How to configure spark initialization 07/12 Update SLTechnology News&Howtos

How to configure spark initialization

2025-07-12 Update From: SLTechnology News&Howtos shulou NAV: SLTechnology News&Howtos > Servers >

Shulou(Shulou.com)05/31 Report--

This article mainly explains "how to configure spark initialization". The content in the article is simple and clear, and it is easy to learn and understand. Please follow the editor's train of thought to study and learn how to configure spark initialization.

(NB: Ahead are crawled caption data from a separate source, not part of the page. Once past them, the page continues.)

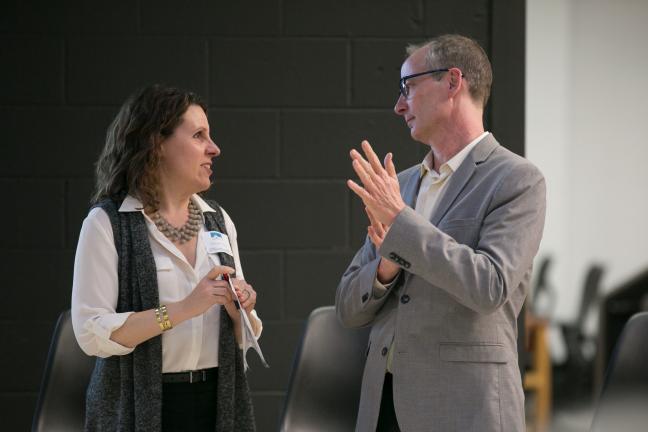 Chair Deborah Kafoury speaks with Metro Councilor Sam Chase during a discussion on reducing diesel emissions.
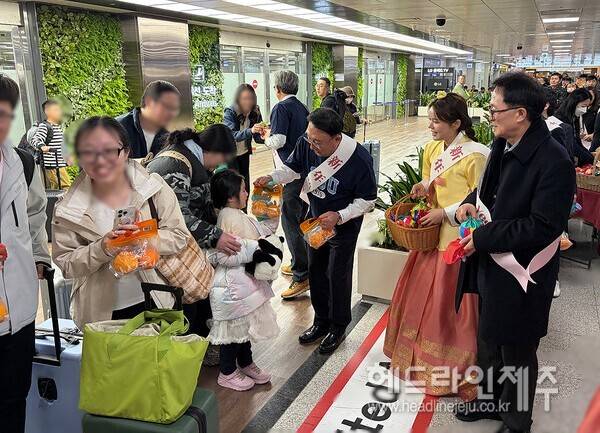 제주도관광협회가 13일 제주를 방문하는 관광객들에게 기념품을 전달하며 환영 행사를 진행하고 있다. (사진=제주도관광협회)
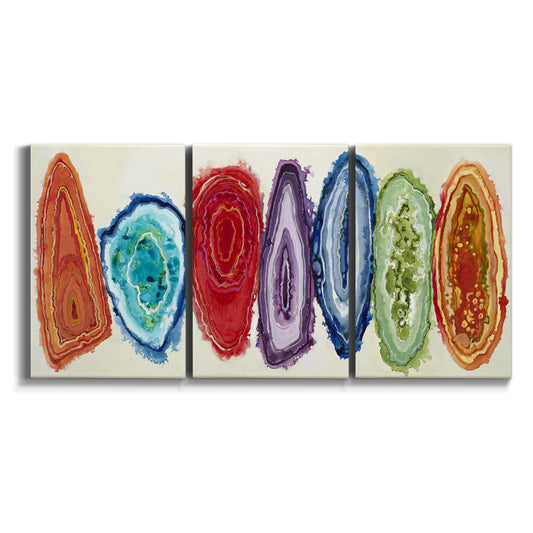 Three-panel canvas wall art featuring polished geode slice abstract pattern on white background.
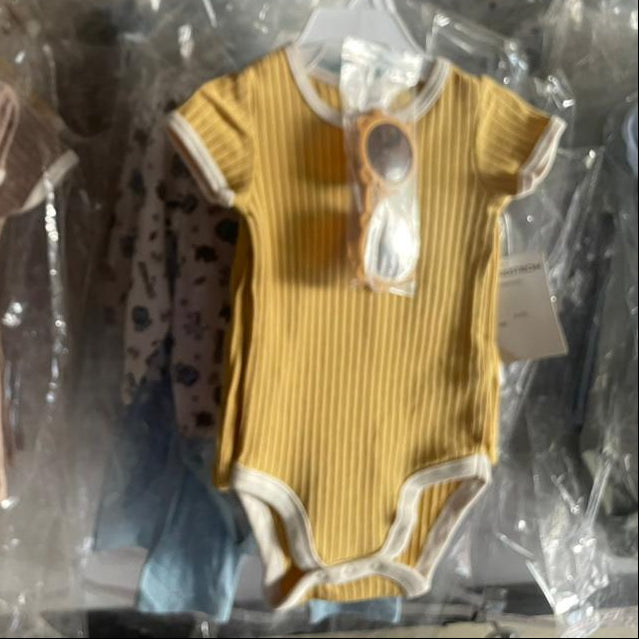 Two baby rompers on hangers with tags, one brown and one yellow, in a clear plastic bag.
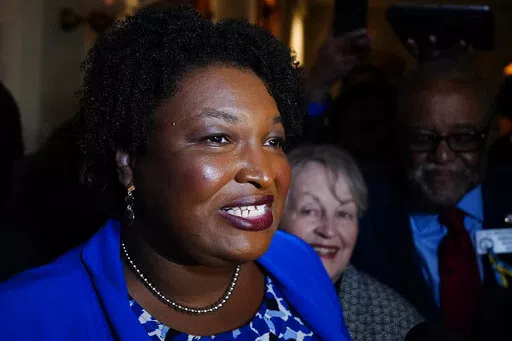 Georgia gubernatorial Democratic candidate Stacey Abrams talks to the media after qualifying for the 2022 election on Tuesday, March 8, 2022, in Atlanta.  Abrams has become a millionaire. A disclosure filed in March shows the candidate for governor is worth $3.17 million, thanks mostly to book and speaking income. Abrams was worth $109,000 in 2018 when she first ran for governor. (AP Photo/Brynn Anderson, File)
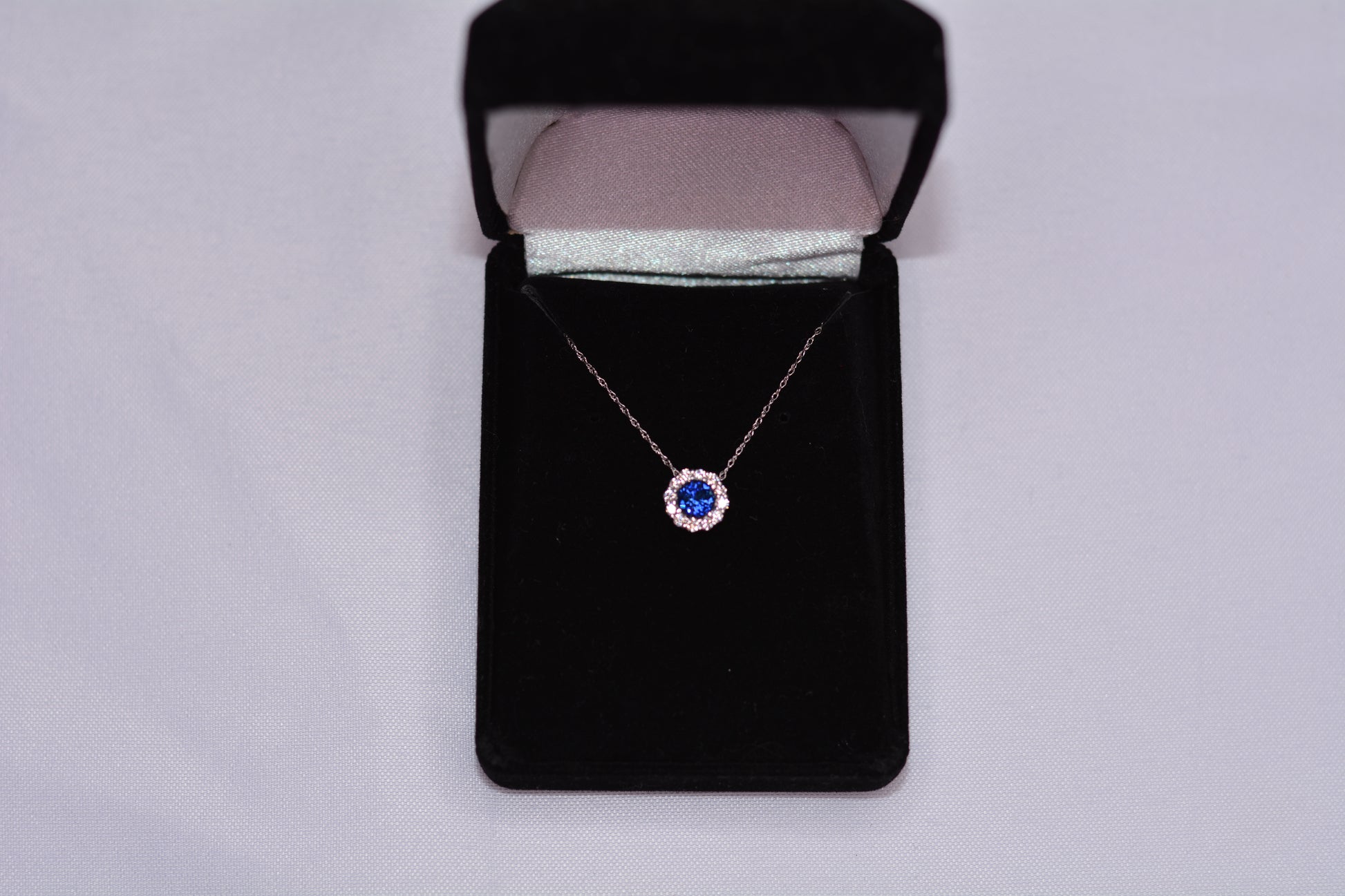 14KT White Gold Sapphire Pendant with Diamond Halo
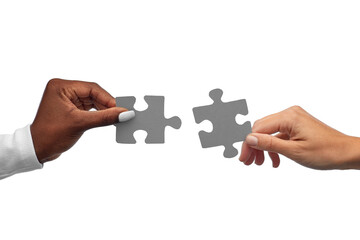 communication, cooperation and people concept - black and white hands matching pieces of puzzle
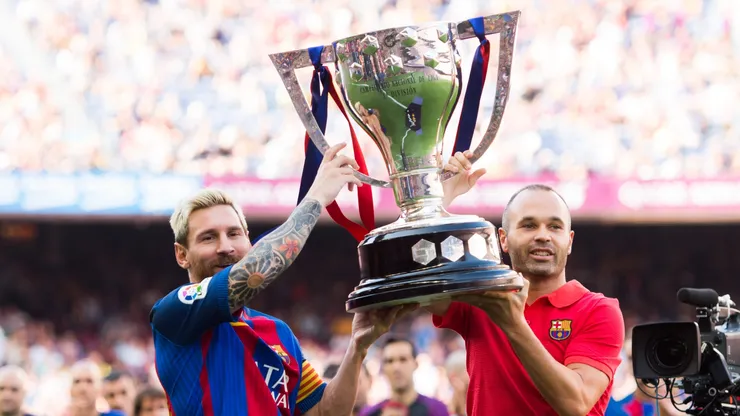 Lionel Messi and Andres Iniesta of FC Barcelona lift up the Spanish La Liga 2015-2016 season trophy before the La Liga match between FC Barcelona and Real Betis Balompie at Camp Nou on August 20, 2016.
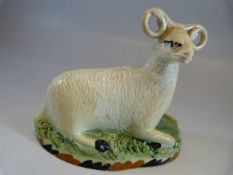 Yorkshire Pratt Ware recumbent ram / sheep. C.1820. The base decorated in ochre and black, with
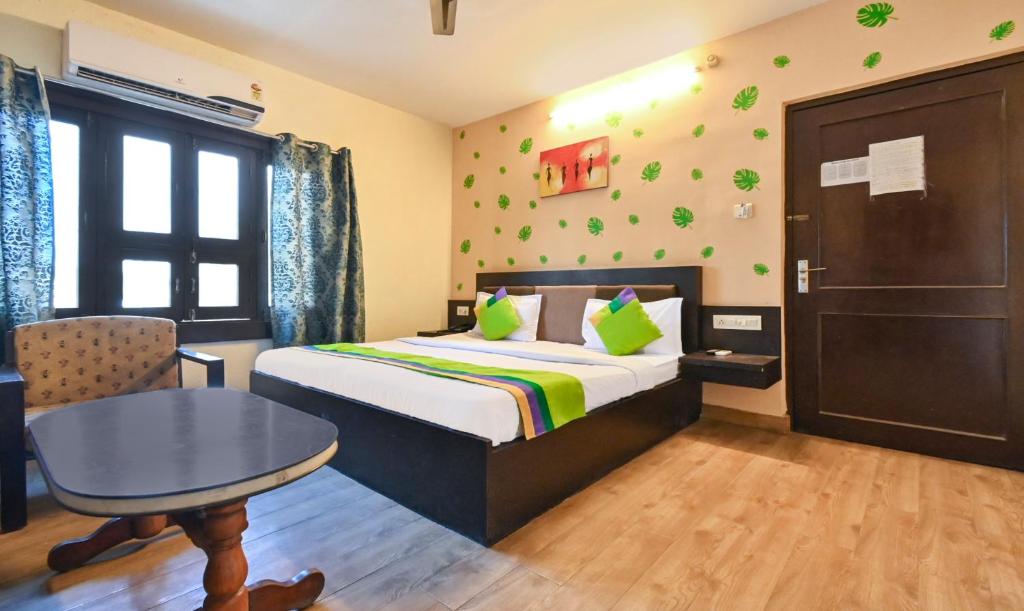 a hotel room with a bed and a desk and a table at Treebo Trend Siddharth in Ajmer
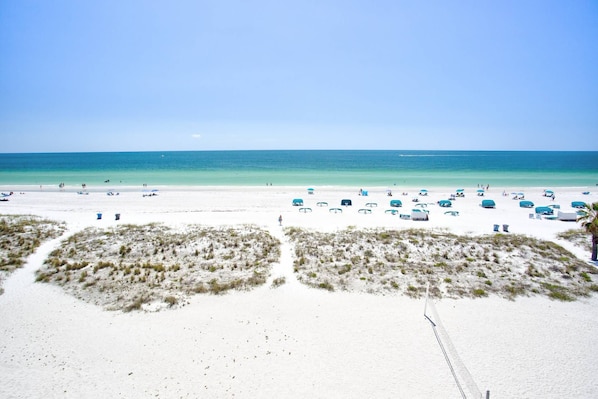 Une plage de sable blanc, avec une eau d’un bleu limpide et plusieurs parasols de plage bleus.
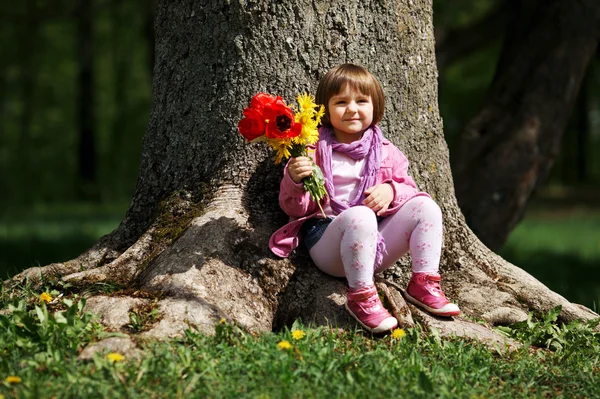 Little sweet girl with flowers — Stock Photo, Image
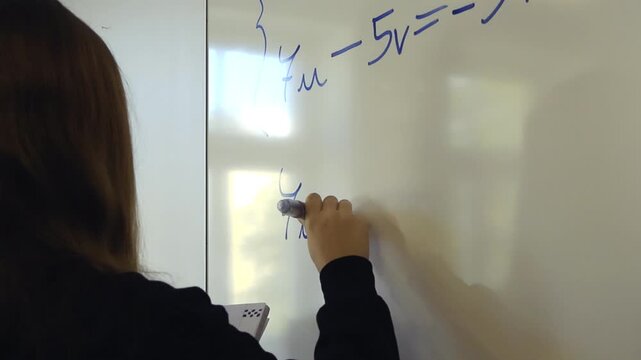 Female student writing a system of two linear equations with two variables on a white dry erase board with a blue marker, demonstrating her mathematical problem solving skills in a classroom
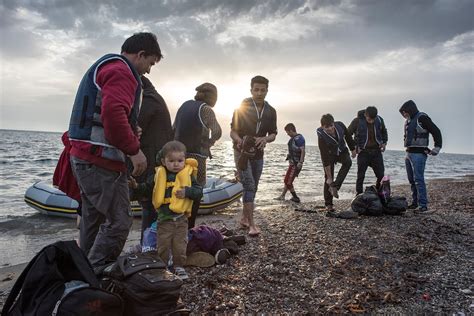 The Story Behind The Photos Of Syrian Refugees Escaping Along The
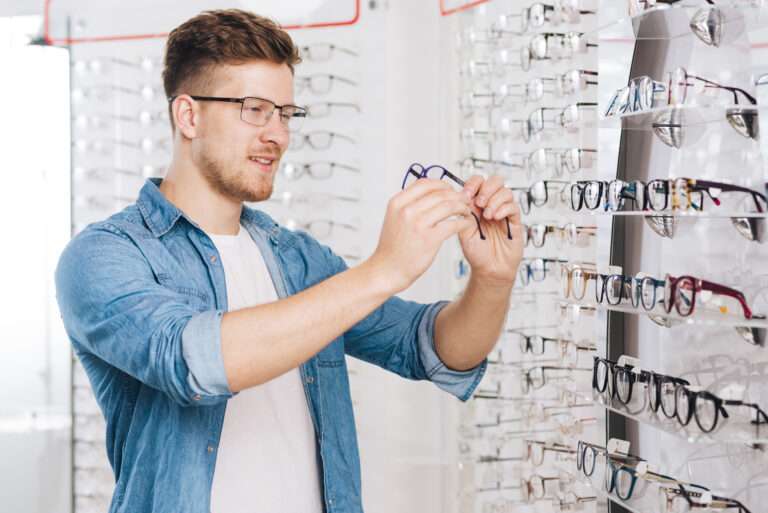 man-looking-new-glasses-optometrist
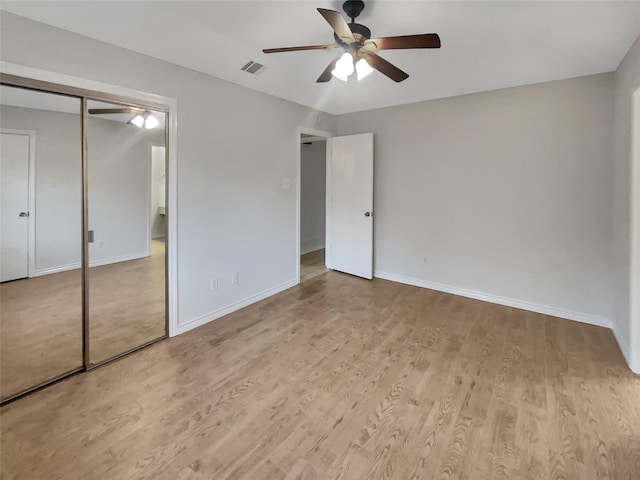 unfurnished bedroom with light hardwood / wood-style flooring, a closet, and ceiling fan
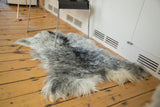Luxurious Angora skin rug displaying a soft blend of ivory, grey, and charcoal fur.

1. At a higher level, each spark application contains a driver to call the user's main function to perform various parallel operations on the cluster. The main abstraction of spark is the provision of RDD data types. The RDD data type is a collection of elements that can be segmented on a cluster and manipulated in parallel. RDD can be created from files on HDFS, existing collections of drivers, or transformations of existing RDD. Users can also persist the RDD and store it in memory for effective reuse. RDD will also automatically recover from failure. The second abstraction of spark is shared variables that can be manipulated in parallel. By default, when spark runs the function, it starts separate tasks on different nodes. Spark supports two types of shared variables, broadcast variables, saving a value on each node, and cumulative variables support cumulative operations.

2. Spark initialization

Spark applications should first create JavaSparkContext objects

SparkConf conf = new SparkConf () .setAppName (appName) .setmaster (master); JavaSparkContext sc = new JavaSparkContext (conf)

The appname setting displays the application name on the cluster UI, where master is the URL of the YARN cluster, or the string "local" indicates running the local mode. If the jar package is submitted using the spark-submit command, it can be specified by the-- master option.

3. Create RDD

RDD can be created by parallelizing a collection that already exists in a driver, or by referencing an external storage system, such as HDFS,HBase

List data = Arrays.asList (1,2,3,4,5); JavaRDD distData = sc.parallelize (data, 20)

One of the important parameters of collection parallelization is the number of copies (slices). Each piece of data will correspond to a task. Spark automatically determines the number of copies based on the cluster by default.

JavaRDD distFile = sc.textFile ("data.txt", 20)

If the file name is a local file system, you need to copy a copy of the data in the same directory of all work nodes, or use a network shared file system. All spark file input methods also support directories, compressed files, and wildcards. By default, a block will correspond to a slice. In addition to text files, spark supports other data formats, such as JavaSparkContext.wholeTextFiles,SequenceFiles.

4. Two RDD operations are supported. Transformation generates a new dataset based on an existing dataset, and action runs calculations on the RDD and returns a value to the driver. For example: map is a transformation, all the data elements through a function, the result returns a new RDD,reduce is an action, using a function to aggregate all the elements and return a result to the driver. All transformation operations are not performed immediately after the call, only when an action needs to return a result to the driver. This design makes spark more efficient, for example, when you need to pass a RDD through a map and then use reduce to return a result, you only need to return the result of reduce to the driver, rather than the larger dataset after map. The default RDD does not always exist in memory, we can call the persist or cache methods to persist, or support the RDD to be persisted to the hard disk, or backed up to multiple nodes.

5. RDD transformation method

Map (T-> U) filter (T-> Boolean) flatMap (T-> Iterator) mapPartitions (Iterator-> Iterator)

MapPartitionsWithIndex ((int,Iterator)-> Iterator)

Thank you for your reading, the above is the content of "how to configure spark initialization". After the study of this article, I believe you have a deeper understanding of how to configure spark initialization, and the specific use needs to be verified in practice. Here is, the editor will push for you more related knowledge points of the article, welcome to follow!

Welcome to subscribe "Shulou Technology Information " to get latest news, interesting things and hot topics in the IT industry, and controls the hottest and latest Internet news, technology news and IT industry trends.

*The comments in the above article only represent the author's personal views and do not represent the views and positions of this website. If you have more insights, please feel free to contribute and share.